**Written problem a**: Rewrite the part of the listing that opens with the line containing "From nearest to" and closes with the line containing "Answer: (924,685) →", putting "distance from the camera" in place of "camera distance" and leaving everything else as it is.

**Page extract**:
········
With SNP we might get a batch of requests in a single GHCB request, and
potentially each of those requests need to get set out to userspace as 
a single KVM_HC_MAP_GPA_RANGE. The subsequent patch here handles that in
a loop by issuing a new KVM_HC_MAP_GPA_RANGE via the completion handler.
So we also sort of need to split large requests into multiple userspace
requests in some cases.

It seems like TDX should be able to do something similar by limiting the
size of each KVM_HC_MAP_GPA_RANGE to TDX_MAP_GPA_MAX_LEN, and then
returning TDG_VP_VMCALL_RETRY to guest if the original size was greater
than TDX_MAP_GPA_MAX_LEN. But at that point you're effectively done with
the entire request and can return to guest, so it actually seems a little
more straightforward than the SNP case above. E.g. TDX has a 1:1 mapping
between TDG_VP_VMCALL_MAP_GPA and KVM_HC_MAP_GPA_RANGE events. (And even
similar names :))

So doesn't seem like there's a good reason to expose any of these
throttling details to userspace, in which case existing
KVM_HC_MAP_GPA_RANGE interface seems like it should be sufficient.

-Mike

> 
> 
> > 
> > > For TDX, it may also want to use KVM_HC_MAP_GPA_RANGE hypercall  to
> > > userspace via KVM_EXIT_HYPERCALL.
> > Yes, definitely.
> > 
> > Paolo
> > 
>
········
**Listed records**:
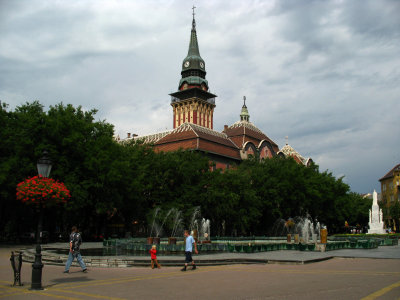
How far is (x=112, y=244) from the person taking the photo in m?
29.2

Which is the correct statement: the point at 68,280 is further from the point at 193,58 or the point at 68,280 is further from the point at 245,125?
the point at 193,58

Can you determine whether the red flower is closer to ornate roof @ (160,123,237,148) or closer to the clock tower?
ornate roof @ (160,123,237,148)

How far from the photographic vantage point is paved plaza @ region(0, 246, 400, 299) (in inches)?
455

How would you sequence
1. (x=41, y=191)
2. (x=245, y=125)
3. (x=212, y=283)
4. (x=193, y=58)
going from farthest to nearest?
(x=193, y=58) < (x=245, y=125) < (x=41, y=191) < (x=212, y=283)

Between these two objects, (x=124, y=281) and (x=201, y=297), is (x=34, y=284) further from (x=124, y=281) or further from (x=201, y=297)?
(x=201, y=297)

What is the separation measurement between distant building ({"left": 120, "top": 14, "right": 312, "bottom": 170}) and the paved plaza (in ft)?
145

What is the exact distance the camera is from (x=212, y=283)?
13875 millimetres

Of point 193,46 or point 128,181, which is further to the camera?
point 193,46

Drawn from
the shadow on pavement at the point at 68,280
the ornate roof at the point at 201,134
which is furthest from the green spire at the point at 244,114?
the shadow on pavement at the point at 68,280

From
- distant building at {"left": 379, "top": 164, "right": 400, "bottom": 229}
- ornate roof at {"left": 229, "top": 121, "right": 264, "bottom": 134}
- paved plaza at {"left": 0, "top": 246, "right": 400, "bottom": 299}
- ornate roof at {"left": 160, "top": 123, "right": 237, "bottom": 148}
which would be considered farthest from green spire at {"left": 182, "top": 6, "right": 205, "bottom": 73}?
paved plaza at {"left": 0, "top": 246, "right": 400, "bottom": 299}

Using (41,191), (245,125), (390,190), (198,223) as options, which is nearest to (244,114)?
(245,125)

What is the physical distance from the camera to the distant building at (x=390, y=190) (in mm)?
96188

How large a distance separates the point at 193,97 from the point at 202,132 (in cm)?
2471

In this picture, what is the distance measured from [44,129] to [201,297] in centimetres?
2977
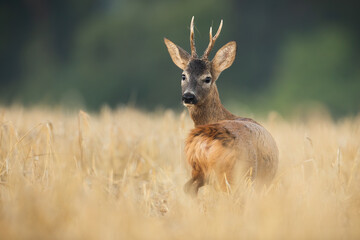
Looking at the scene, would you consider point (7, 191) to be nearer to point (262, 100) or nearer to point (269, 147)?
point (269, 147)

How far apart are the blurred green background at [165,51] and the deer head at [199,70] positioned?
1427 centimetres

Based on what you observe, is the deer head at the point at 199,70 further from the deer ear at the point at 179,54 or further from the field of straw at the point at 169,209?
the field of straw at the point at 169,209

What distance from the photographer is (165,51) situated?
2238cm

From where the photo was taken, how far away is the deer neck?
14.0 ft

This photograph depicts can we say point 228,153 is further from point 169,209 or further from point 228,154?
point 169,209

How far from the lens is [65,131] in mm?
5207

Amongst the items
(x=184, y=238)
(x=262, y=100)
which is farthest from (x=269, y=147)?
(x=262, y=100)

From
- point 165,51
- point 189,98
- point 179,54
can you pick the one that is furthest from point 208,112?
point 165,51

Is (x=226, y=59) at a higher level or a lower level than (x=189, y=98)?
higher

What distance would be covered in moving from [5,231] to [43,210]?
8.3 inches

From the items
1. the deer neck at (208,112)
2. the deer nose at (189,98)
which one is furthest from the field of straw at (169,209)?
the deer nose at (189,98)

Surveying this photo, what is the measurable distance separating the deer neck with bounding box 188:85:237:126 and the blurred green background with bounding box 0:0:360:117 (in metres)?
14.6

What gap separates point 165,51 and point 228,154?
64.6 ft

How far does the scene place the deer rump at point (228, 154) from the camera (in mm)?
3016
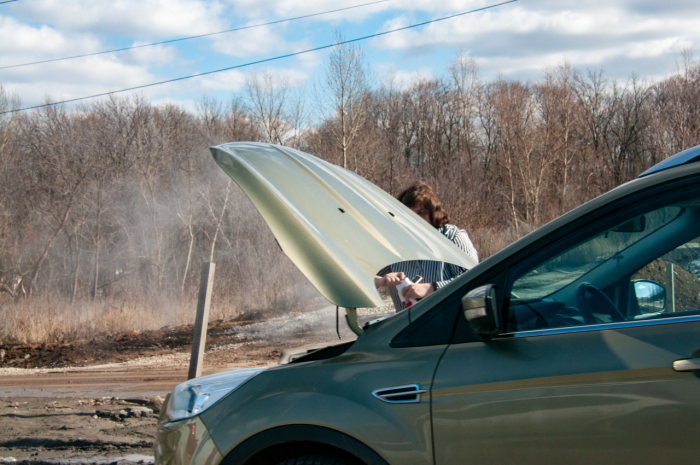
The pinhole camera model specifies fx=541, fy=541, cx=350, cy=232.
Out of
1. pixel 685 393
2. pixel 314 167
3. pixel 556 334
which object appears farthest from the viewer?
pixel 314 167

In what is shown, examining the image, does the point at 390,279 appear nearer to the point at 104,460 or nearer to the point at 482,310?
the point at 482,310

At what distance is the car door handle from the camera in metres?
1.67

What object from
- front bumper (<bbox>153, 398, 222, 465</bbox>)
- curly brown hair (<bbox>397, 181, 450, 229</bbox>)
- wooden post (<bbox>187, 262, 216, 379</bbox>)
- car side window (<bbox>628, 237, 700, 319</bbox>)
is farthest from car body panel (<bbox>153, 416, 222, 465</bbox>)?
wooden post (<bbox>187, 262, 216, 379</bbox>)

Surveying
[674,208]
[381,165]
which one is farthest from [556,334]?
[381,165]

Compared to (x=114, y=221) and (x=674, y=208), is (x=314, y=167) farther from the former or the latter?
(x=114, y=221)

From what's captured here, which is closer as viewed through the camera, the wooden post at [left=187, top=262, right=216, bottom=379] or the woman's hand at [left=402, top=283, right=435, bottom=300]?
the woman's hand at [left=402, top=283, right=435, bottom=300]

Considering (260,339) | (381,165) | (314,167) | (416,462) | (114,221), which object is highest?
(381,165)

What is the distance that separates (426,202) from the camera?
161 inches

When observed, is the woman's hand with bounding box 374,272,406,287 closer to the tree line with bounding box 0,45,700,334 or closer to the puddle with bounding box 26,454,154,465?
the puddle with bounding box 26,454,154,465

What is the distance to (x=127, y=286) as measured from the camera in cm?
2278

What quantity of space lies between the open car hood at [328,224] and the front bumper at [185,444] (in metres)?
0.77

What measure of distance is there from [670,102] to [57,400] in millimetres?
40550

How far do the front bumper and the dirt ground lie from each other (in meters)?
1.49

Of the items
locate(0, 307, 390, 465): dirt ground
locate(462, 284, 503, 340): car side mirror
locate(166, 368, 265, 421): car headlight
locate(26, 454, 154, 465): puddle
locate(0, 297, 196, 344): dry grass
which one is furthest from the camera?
········
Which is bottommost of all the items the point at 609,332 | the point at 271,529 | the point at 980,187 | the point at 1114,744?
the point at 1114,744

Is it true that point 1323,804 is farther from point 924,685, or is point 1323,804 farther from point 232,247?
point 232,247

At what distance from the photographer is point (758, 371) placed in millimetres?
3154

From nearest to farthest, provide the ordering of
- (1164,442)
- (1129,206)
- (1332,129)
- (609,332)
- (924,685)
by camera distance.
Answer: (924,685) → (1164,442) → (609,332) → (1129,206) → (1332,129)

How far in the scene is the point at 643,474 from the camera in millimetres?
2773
········
**Written problem b**: Check each statement against the message about KVM_HC_MAP_GPA_RANGE and answer yes or no, quoting the words that settle it. (i) With SNP, several requests can come in one GHCB request. (ii) The writer finds the TDX case more complicated than the SNP case. (iii) The writer argues that the throttling details should be exposed to userspace.

**Worked answer a**:
From nearest to farthest, provide the ordering of
- (1164,442)
- (1129,206)
- (1332,129)
- (609,332)
- (924,685)
by distance from the camera.
Answer: (924,685) → (1164,442) → (609,332) → (1129,206) → (1332,129)

**Worked answer b**:
(i) Yes: "With SNP we might get a batch of requests in a single GHCB request"
(ii) No: "it actually seems a little more straightforward than the SNP case above"
(iii) No: "doesn't seem like there's a good reason to expose any of these throttling details to userspace"